- **TEXT EXCERPT**:
================================

Rights of Rivers in Mexico
ELC has been working working with local partners – including Cuatro al Cubo and others – to secure legal rights for rivers in Mexico. Based on this effort, the Legislative Assembly of the Federal District included the rights of waterways within the recently approved Water Sustainability Law of Mexico City (“Ley de Sustentabilidad Hídrica de la Ciudad de México”). This landmark water law recognizes that rivers, channels and streams possess a right to flow, a right to avoid harmful alterations to ecosystems and biodiversity, a right to be free from contamination, and a right to rescue and rehabilitate important water zones, amongst others. The law is only awaiting publication in the "Official Gazette" of Mexico City to become official.
In drafting the rights of waterways provision in the law, lawmakers looked to ELC’s Universal Declaration of the Rights of River, which was drafted by ELC with significant input from experts worldwide. However, it was the adamant efforts of Cuatro al Cubo, its lawyer, and many other leading environmental partners in Mexico that ensured this language was included in the law. ELC is proud to support their efforts!

================================

- **EXTRACTED INFORMATION**:
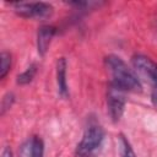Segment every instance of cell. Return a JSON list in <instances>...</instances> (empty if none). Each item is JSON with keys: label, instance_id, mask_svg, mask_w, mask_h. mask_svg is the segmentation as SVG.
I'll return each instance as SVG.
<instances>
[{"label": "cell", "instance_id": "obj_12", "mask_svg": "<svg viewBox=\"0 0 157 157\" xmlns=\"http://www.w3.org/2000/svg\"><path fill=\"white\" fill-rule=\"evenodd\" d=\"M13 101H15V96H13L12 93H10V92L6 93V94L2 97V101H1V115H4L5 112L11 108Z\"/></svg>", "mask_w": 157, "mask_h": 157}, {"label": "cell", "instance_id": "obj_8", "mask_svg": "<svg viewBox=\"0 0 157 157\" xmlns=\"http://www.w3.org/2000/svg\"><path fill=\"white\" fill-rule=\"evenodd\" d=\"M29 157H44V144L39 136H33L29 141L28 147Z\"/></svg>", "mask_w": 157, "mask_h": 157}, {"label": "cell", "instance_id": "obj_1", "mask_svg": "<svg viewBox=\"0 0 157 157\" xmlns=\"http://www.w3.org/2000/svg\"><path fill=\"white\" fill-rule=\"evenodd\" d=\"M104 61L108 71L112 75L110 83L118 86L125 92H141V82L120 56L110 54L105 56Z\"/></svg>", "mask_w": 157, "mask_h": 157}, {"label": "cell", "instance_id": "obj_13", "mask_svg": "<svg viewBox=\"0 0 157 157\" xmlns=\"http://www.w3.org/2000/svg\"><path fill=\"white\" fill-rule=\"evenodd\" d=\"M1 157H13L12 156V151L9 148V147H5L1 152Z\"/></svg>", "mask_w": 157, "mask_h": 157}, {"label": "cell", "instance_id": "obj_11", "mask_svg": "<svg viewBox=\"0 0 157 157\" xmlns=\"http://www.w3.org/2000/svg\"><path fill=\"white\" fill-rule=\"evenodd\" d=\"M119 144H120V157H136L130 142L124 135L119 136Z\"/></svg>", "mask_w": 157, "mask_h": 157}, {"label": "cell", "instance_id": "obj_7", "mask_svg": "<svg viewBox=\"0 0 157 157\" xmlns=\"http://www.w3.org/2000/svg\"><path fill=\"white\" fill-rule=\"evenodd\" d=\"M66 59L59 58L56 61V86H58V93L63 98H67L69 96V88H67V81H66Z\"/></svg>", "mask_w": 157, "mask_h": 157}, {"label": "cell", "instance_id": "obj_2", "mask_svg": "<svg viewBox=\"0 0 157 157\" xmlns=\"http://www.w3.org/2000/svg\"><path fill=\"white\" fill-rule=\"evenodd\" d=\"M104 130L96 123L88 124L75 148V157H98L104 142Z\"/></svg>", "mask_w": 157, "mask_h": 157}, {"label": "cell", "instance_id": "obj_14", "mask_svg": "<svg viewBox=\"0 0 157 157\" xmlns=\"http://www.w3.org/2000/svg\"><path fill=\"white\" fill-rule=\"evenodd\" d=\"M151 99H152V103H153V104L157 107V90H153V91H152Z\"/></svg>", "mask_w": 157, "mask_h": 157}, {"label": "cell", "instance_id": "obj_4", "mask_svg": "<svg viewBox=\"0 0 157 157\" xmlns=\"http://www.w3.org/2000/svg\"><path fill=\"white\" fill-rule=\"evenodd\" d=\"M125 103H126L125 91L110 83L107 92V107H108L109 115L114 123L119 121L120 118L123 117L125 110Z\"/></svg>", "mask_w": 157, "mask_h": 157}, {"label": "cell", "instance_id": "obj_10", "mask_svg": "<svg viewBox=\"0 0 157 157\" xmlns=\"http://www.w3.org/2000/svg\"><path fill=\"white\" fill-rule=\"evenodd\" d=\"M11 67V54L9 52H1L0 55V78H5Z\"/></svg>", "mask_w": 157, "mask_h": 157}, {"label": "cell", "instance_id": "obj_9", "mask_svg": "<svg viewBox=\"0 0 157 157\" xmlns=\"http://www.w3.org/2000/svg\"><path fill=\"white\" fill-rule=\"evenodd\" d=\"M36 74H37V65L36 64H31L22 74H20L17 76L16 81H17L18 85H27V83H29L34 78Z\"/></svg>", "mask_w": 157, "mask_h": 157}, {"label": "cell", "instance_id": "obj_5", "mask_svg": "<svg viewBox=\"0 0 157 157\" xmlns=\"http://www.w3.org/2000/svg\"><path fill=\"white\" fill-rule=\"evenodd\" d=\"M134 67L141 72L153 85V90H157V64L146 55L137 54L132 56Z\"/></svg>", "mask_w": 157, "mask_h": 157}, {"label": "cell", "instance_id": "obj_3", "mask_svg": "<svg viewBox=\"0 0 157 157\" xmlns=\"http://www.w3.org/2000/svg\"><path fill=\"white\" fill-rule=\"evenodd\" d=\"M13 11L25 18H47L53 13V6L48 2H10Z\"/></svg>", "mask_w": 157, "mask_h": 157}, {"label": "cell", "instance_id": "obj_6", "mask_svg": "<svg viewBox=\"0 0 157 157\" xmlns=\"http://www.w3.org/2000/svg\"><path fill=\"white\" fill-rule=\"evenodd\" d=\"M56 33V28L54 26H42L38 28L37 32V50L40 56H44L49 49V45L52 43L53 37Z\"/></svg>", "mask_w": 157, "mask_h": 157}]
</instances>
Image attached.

================================

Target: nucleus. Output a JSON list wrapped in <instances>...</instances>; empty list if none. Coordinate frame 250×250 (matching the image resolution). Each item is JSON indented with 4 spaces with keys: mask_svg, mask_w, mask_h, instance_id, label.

================================

- **EXERCISES**:
1. From the text on river rights in Mexico, return the passage starting at "Rights of Rivers" and ending at "to become official.".
2. According to the text on river rights in Mexico, where must the Water Sustainability Law be published before it becomes official?

- **TASK SOLUTIONS**:
1.
Rights of Rivers in Mexico
ELC has been working working with local partners – including Cuatro al Cubo and others – to secure legal rights for rivers in Mexico. Based on this effort, the Legislative Assembly of the Federal District included the rights of waterways within the recently approved Water Sustainability Law of Mexico City (“Ley de Sustentabilidad Hídrica de la Ciudad de México”). This landmark water law recognizes that rivers, channels and streams possess a right to flow, a right to avoid harmful alterations to ecosystems and biodiversity, a right to be free from contamination, and a right to rescue and rehabilitate important water zones, amongst others. The law is only awaiting publication in the "Official Gazette" of Mexico City to become official.

2. In the "Official Gazette" of Mexico City.